* Records to process
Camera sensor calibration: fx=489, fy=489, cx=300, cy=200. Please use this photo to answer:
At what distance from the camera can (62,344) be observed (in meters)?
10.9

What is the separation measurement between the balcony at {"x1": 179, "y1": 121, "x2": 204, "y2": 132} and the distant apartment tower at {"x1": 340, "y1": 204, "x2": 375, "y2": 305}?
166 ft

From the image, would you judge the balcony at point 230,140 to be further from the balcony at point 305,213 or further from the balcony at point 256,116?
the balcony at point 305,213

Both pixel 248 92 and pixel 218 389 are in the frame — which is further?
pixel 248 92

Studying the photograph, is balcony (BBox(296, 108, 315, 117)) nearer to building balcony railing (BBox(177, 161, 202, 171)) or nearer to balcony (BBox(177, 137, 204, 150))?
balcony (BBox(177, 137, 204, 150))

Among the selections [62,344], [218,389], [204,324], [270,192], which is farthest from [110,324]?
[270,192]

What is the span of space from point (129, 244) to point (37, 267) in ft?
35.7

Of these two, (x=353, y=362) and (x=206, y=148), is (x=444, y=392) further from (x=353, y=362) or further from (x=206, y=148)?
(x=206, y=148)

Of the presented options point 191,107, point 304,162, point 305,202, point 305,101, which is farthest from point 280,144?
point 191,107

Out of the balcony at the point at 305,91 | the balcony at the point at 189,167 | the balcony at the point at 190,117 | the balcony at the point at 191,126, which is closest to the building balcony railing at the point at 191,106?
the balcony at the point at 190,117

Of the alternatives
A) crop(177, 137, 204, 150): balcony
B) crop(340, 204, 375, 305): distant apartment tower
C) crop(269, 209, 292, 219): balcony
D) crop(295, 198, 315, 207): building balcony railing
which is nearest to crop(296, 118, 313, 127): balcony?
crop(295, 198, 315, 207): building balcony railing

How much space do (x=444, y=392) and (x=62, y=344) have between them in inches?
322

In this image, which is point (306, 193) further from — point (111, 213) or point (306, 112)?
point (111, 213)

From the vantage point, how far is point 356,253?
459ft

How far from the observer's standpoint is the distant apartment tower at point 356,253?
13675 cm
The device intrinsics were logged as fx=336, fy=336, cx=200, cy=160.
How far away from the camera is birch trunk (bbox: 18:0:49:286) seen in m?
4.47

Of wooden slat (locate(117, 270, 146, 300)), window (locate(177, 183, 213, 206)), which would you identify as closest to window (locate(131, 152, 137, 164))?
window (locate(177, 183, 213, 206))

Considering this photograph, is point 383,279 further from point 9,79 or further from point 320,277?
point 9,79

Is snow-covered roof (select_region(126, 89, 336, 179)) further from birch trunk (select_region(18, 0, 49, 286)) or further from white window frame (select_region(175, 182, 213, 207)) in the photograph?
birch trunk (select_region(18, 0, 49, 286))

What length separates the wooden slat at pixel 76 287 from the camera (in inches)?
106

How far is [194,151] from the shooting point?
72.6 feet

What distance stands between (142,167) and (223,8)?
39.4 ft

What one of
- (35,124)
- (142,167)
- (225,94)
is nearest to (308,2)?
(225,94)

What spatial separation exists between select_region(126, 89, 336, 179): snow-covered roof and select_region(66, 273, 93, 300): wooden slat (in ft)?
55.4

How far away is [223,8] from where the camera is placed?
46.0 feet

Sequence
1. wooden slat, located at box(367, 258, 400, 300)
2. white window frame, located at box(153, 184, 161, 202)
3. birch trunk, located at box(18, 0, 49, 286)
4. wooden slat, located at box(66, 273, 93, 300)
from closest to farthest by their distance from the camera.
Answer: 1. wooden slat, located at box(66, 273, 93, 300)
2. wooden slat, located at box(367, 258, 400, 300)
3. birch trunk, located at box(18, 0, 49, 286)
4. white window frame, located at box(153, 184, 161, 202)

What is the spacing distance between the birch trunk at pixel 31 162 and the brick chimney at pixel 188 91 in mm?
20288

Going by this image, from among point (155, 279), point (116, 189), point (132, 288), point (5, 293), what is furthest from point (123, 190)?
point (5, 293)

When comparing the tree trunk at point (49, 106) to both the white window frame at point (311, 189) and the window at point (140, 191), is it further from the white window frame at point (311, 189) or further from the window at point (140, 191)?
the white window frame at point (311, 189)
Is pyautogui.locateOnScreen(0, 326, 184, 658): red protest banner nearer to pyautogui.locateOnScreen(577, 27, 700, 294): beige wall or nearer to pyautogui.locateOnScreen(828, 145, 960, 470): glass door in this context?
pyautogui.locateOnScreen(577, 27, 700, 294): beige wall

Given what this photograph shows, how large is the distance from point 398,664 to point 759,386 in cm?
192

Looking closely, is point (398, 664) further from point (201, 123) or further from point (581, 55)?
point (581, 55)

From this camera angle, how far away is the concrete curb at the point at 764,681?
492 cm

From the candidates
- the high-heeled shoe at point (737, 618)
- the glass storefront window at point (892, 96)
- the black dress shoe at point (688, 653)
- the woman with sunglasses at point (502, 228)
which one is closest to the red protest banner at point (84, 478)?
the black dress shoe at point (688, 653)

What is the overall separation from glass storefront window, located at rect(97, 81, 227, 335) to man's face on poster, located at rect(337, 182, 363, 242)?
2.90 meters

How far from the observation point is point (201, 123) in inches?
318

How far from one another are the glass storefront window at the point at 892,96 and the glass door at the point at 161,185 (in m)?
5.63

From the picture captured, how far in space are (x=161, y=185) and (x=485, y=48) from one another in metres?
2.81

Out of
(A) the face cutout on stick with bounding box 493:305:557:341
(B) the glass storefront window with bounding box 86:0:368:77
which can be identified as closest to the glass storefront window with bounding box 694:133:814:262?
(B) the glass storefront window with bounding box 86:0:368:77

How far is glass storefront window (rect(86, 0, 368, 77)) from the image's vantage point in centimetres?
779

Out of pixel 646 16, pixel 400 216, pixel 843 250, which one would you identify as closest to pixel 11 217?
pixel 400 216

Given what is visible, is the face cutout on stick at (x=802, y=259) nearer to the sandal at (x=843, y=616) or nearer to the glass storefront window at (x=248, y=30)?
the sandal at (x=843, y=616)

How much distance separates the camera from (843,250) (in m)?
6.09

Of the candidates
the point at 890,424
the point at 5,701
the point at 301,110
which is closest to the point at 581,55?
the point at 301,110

==

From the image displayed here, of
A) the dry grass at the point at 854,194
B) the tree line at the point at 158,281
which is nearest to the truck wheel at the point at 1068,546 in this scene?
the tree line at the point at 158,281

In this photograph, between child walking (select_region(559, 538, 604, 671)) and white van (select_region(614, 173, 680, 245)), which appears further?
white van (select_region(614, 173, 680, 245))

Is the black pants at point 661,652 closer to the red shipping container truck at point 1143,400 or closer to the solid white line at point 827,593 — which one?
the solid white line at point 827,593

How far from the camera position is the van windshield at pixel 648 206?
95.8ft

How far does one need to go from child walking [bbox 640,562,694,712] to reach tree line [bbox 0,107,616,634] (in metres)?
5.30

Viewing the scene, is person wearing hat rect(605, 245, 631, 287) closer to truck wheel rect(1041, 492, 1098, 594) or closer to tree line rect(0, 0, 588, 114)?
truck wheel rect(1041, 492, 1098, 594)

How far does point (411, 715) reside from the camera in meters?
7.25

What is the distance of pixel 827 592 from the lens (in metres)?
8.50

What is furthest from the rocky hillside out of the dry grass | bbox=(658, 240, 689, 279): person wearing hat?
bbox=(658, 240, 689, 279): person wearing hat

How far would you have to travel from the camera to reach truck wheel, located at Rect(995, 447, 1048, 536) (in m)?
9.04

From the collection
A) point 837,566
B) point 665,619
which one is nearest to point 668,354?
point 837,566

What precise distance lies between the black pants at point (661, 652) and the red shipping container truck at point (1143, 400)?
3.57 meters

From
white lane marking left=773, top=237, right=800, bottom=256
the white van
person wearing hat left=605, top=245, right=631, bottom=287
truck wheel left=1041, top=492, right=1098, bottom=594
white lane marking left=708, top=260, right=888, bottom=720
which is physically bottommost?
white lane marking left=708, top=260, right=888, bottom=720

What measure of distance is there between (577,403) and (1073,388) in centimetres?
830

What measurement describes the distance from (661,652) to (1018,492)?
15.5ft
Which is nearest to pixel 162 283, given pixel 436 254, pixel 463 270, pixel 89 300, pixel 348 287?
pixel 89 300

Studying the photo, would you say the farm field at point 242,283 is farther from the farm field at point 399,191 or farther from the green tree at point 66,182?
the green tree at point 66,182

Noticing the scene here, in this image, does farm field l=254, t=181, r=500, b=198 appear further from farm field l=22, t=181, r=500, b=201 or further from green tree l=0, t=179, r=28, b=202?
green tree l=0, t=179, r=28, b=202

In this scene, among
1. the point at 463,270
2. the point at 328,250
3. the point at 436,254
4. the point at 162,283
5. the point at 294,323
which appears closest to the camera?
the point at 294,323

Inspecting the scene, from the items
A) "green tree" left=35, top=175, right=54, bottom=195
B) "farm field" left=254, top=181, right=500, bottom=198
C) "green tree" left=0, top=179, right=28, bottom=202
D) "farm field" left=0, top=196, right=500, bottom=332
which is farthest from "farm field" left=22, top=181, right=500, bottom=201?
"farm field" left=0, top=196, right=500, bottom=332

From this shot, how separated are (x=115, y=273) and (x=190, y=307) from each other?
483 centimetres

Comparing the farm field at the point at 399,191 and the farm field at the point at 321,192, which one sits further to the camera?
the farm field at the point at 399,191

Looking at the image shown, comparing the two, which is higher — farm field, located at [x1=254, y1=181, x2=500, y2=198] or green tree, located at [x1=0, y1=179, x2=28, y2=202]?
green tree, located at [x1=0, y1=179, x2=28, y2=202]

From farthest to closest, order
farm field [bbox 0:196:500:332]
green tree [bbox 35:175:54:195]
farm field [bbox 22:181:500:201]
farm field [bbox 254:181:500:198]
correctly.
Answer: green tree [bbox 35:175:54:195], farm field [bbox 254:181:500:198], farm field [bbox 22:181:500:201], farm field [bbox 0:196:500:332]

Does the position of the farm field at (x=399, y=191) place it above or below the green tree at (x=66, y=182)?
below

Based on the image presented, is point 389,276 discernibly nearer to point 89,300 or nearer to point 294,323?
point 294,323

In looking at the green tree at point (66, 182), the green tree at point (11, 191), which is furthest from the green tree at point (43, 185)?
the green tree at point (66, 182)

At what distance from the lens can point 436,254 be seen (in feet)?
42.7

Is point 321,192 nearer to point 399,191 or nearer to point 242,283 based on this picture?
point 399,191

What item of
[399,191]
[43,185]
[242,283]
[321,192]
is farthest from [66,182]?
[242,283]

---

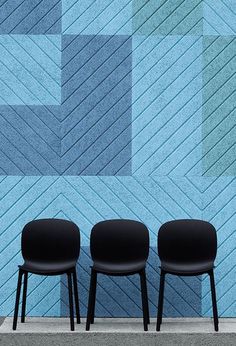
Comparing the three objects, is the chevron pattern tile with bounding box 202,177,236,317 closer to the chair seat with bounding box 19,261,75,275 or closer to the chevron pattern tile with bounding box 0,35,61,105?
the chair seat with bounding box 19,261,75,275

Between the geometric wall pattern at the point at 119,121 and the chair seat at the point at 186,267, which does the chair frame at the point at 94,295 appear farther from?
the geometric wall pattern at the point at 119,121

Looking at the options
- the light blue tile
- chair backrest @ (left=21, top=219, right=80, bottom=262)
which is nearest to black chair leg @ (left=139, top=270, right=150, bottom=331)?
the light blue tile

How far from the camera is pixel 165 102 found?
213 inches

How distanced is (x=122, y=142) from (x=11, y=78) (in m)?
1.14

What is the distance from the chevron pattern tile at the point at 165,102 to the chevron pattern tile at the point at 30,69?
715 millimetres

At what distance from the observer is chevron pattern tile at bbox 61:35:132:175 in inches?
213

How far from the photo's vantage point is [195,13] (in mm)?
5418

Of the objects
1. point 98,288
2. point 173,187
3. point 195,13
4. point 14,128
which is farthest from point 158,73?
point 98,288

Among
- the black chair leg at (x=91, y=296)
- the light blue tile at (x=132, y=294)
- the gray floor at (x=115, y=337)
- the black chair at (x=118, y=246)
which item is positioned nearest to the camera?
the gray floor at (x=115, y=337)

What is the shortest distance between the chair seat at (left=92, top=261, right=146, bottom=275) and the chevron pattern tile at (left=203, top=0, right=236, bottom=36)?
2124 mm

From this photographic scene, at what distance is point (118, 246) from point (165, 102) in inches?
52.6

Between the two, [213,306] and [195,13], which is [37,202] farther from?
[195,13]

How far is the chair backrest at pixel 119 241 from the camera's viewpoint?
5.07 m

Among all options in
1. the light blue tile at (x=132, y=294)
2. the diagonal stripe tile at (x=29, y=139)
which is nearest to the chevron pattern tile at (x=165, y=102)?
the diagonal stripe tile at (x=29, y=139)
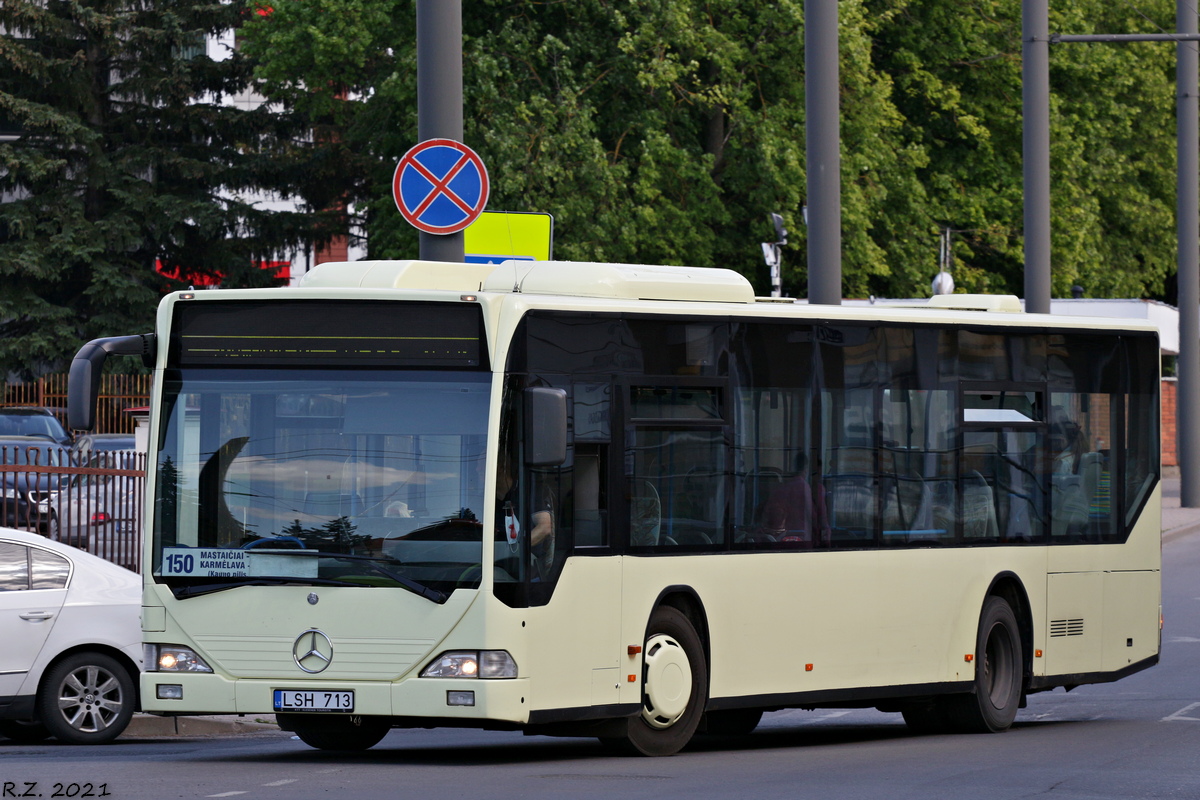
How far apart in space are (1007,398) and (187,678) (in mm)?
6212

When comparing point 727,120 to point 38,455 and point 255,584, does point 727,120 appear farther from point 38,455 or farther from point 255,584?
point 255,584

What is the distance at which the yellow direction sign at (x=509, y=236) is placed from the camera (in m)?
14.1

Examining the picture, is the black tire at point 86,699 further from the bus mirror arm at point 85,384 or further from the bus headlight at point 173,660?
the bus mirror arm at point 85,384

* Written exercise
Pick out each line in the entries above that contains the string "backrest". Case matters.

* Answer to this task
- chair backrest @ (left=21, top=219, right=80, bottom=262)
How far is the chair backrest at pixel 119 241 from the camera's viewpoint?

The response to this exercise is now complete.